Implement a BFS web crawler
Company: Nooks
Role: Software Engineer
Category: Coding & Algorithms
Difficulty: medium
Interview Round: Onsite
A web crawler starts from a URL and explores reachable pages level by level.
You are given:
- `start_url: string`
- An interface `fetch_links(url: string) -> List[string]`, which returns all hyperlinks found on that page
Write a function that returns all pages reachable from `start_url` that belong to the same hostname as `start_url`.
Requirements:
- Use breadth-first traversal.
- Visit each URL at most once.
- Ignore links whose hostname differs from the hostname of `start_url`.
- `fetch_links` may return duplicate links.
- You may return the result in BFS visitation order or in any order, as long as all valid reachable pages are included exactly once.
Possible follow-up discussion:
- How do you avoid revisiting the same page?
- What are the time and space complexities?
Quick Answer: This question evaluates proficiency in breadth-first search and graph traversal concepts applied to web crawling, including handling duplicate links, hostname filtering, and tracking visited URLs.
A web crawler starts from a URL and explores reachable pages level by level.

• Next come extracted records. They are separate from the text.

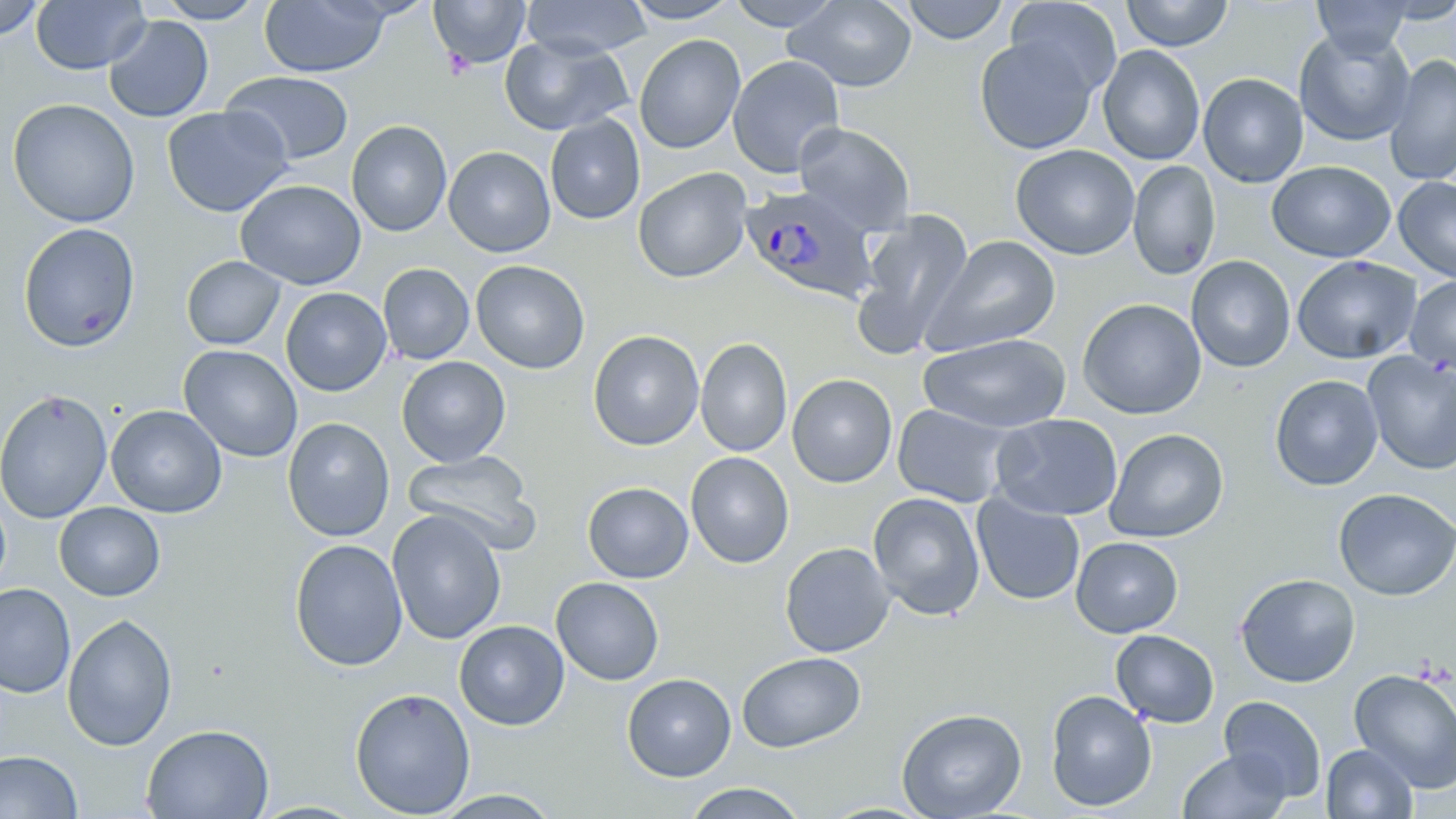

Summary:
  - Coordinate format: approximate bounding boxes as (x1, y1, x2, y2) in pixels
  - Plasmodium ovale-infected red blood cell locations: (738, 186, 882, 309)
  - Uninfected red blood cell locations: (31, 0, 149, 74), (152, 0, 267, 23), (429, 0, 530, 70), (521, 0, 651, 59), (622, 0, 741, 24), (726, 0, 843, 30), (784, 0, 918, 93), (901, 0, 1009, 45), (1005, 0, 1122, 99), (1120, 0, 1234, 51), (1311, 0, 1414, 58), (0, 1, 45, 41), (259, 1, 392, 78), (103, 15, 214, 123), (1294, 29, 1415, 146), (499, 34, 632, 136), (633, 34, 746, 154), (974, 35, 1098, 155), (1097, 45, 1205, 165), (728, 55, 845, 177), (1384, 56, 1456, 184), (220, 70, 356, 166), (1198, 72, 1308, 188), (7, 98, 140, 228), (162, 105, 292, 217), (544, 114, 646, 225), (346, 120, 452, 237), (793, 122, 915, 235), (1010, 144, 1140, 261), (443, 146, 556, 257), (1127, 160, 1221, 280), (1266, 161, 1395, 262), (633, 167, 753, 283), (1393, 177, 1456, 283), (235, 179, 367, 290), (856, 210, 974, 349), (18, 223, 140, 351), (923, 234, 1060, 354), (1186, 255, 1296, 373), (1291, 255, 1421, 364), (181, 256, 286, 350), (470, 260, 590, 374), (377, 263, 475, 365), (1405, 276, 1456, 374), (281, 287, 391, 397), (1076, 297, 1207, 419), (588, 330, 704, 451), (918, 335, 1072, 433), (695, 337, 792, 457), (179, 345, 303, 462), (1362, 352, 1456, 474), (396, 356, 511, 466), (787, 373, 897, 488), (1269, 374, 1383, 490), (0, 388, 113, 524), (891, 403, 1017, 508), (105, 404, 227, 518), (989, 413, 1123, 521), (282, 418, 395, 541), (1104, 428, 1229, 542), (402, 450, 542, 554), (685, 452, 794, 569), (581, 481, 694, 584), (1333, 488, 1456, 600), (0, 489, 11, 597), (867, 492, 986, 620), (971, 494, 1085, 606), (54, 502, 165, 601), (387, 510, 506, 644), (1070, 536, 1183, 638), (289, 538, 408, 671), (779, 542, 895, 658), (1235, 573, 1361, 687), (551, 576, 665, 686), (0, 583, 75, 698), (62, 613, 177, 751), (454, 620, 569, 731), (1110, 629, 1219, 728), (736, 652, 866, 752), (1348, 668, 1456, 793), (622, 673, 736, 781), (349, 687, 475, 818), (1045, 690, 1157, 811), (1219, 695, 1327, 802), (896, 707, 1027, 819), (141, 723, 274, 818), (1321, 744, 1417, 819), (1177, 748, 1292, 819), (0, 750, 82, 818), (681, 782, 809, 819), (430, 790, 563, 818)
  - Slide-level diagnosis: Plasmodium ovale
  - Magnification: 1000x
  - Field of view: single
  - Stain: May-Grünwald-Giemsa
  - Image size: 1456×819 pixels
  - Modality: optical microscopy
  - Preparation: thin blood film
Report the malaria status of this cell.
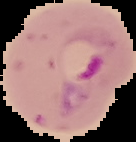
Parasitized.

Image is 136×142 pixels. Cell region segmented out of the field of view; the surrounding area is masked to black. From a thin blood smear.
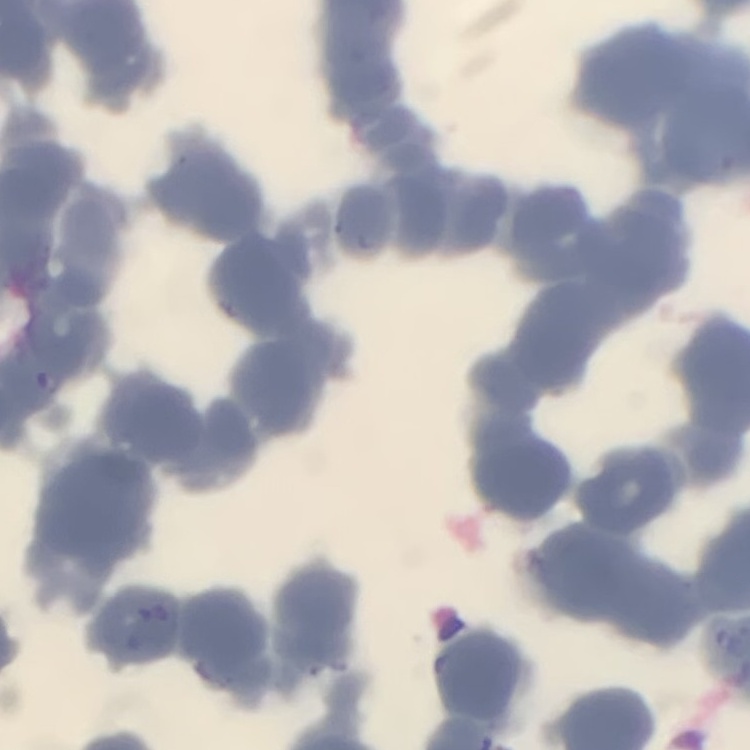

Summary:
  - Erythrocyte morphology: rouleaux formation
  - Preparation: thin blood film
  - Image type: one tile cut from a larger photomicrograph
  - Stain: Field's or Giemsa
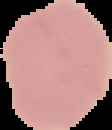

image type = segmented cell region on a black background
image size = 112×130 pixels
preparation = thin blood smear
malaria status = uninfected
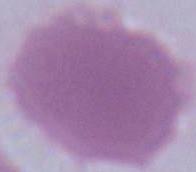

In this problem, the external interface `fetch_links(url)` is simulated by a dictionary named `pages`, where `pages[url]` is the list of hyperlinks found on that page. If a URL does not appear in `pages`, treat it as a page with no outgoing links.
Write a function that returns every page reachable from `start_url` that has the same hostname as `start_url`.
Requirements:
- Use breadth-first traversal.
- Visit each URL at most once.
- Ignore links whose hostname differs from the hostname of `start_url`.
- `pages[url]` may contain duplicate links.
- For deterministic grading, return the URLs in BFS visitation order, processing links in the order they appear in `pages[url]`.
Constraints
- 1 <= len(start_url) <= 300
- 0 <= len(pages) <= 10^4
- The total number of links across all lists in `pages` is at most 10^5
- All URLs are well-formed absolute URLs starting with `http://` or `https://`
Hints
- A queue is the standard way to process nodes level by level in breadth-first search.
- Use a set to mark URLs as visited when you enqueue them, and compare each link's hostname to the hostname of `start_url`.